---------- SUPPLIED MATERIAL ----------

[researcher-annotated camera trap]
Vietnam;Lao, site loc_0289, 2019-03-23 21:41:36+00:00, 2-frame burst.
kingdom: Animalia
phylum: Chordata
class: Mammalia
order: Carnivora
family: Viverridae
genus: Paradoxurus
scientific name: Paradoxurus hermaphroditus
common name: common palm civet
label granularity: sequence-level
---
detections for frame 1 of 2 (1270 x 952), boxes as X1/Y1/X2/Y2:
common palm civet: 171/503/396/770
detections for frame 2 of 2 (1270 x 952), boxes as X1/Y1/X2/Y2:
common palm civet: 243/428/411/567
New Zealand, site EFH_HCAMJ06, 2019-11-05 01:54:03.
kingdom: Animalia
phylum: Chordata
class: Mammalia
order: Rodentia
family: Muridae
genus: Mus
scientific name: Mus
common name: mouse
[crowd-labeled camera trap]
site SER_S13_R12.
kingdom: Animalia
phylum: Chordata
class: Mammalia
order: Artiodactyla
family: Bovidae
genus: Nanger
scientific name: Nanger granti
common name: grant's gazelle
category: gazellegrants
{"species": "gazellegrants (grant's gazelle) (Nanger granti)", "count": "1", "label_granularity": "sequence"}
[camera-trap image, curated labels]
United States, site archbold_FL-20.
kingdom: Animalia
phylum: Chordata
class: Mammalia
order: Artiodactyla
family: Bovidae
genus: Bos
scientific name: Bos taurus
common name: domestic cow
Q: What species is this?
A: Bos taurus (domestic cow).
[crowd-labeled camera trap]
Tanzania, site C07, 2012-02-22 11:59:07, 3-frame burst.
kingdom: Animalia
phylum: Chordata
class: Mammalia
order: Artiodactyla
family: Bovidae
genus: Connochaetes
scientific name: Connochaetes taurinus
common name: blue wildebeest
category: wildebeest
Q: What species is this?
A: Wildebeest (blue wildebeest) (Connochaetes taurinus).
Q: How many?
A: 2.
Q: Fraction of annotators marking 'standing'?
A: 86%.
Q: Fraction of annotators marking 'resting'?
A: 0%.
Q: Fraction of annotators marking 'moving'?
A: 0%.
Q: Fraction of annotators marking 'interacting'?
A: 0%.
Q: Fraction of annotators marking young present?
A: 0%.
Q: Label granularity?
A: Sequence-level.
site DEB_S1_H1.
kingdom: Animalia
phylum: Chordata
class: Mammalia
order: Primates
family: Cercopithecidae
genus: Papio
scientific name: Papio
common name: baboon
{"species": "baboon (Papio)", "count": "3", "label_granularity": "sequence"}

----------

THE TASK — Transcribe each entry exactly.

EXERCISE ANSWER —
[researcher-annotated camera trap]
Vietnam;Lao, site loc_0289, 2019-03-23 21:41:36+00:00, 2-frame burst.
kingdom: Animalia
phylum: Chordata
class: Mammalia
order: Carnivora
family: Viverridae
genus: Paradoxurus
scientific name: Paradoxurus hermaphroditus
common name: common palm civet
label granularity: sequence-level
---
detections for frame 1 of 2 (1270 x 952), boxes as X1/Y1/X2/Y2:
common palm civet: 171/503/396/770
detections for frame 2 of 2 (1270 x 952), boxes as X1/Y1/X2/Y2:
common palm civet: 243/428/411/567
New Zealand, site EFH_HCAMJ06, 2019-11-05 01:54:03.
kingdom: Animalia
phylum: Chordata
class: Mammalia
order: Rodentia
family: Muridae
genus: Mus
scientific name: Mus
common name: mouse
[crowd-labeled camera trap]
site SER_S13_R12.
kingdom: Animalia
phylum: Chordata
class: Mammalia
order: Artiodactyla
family: Bovidae
genus: Nanger
scientific name: Nanger granti
common name: grant's gazelle
category: gazellegrants
{"species": "gazellegrants (grant's gazelle) (Nanger granti)", "count": "1", "label_granularity": "sequence"}
[camera-trap image, curated labels]
United States, site archbold_FL-20.
kingdom: Animalia
phylum: Chordata
class: Mammalia
order: Artiodactyla
family: Bovidae
genus: Bos
scientific name: Bos taurus
common name: domestic cow
Q: What species is this?
A: Bos taurus (domestic cow).
[crowd-labeled camera trap]
Tanzania, site C07, 2012-02-22 11:59:07, 3-frame burst.
kingdom: Animalia
phylum: Chordata
class: Mammalia
order: Artiodactyla
family: Bovidae
genus: Connochaetes
scientific name: Connochaetes taurinus
common name: blue wildebeest
category: wildebeest
Q: What species is this?
A: Wildebeest (blue wildebeest) (Connochaetes taurinus).
Q: How many?
A: 2.
Q: Fraction of annotators marking 'standing'?
A: 86%.
Q: Fraction of annotators marking 'resting'?
A: 0%.
Q: Fraction of annotators marking 'moving'?
A: 0%.
Q: Fraction of annotators marking 'interacting'?
A: 0%.
Q: Fraction of annotators marking young present?
A: 0%.
Q: Label granularity?
A: Sequence-level.
site DEB_S1_H1.
kingdom: Animalia
phylum: Chordata
class: Mammalia
order: Primates
family: Cercopithecidae
genus: Papio
scientific name: Papio
common name: baboon
{"species": "baboon (Papio)", "count": "3", "label_granularity": "sequence"}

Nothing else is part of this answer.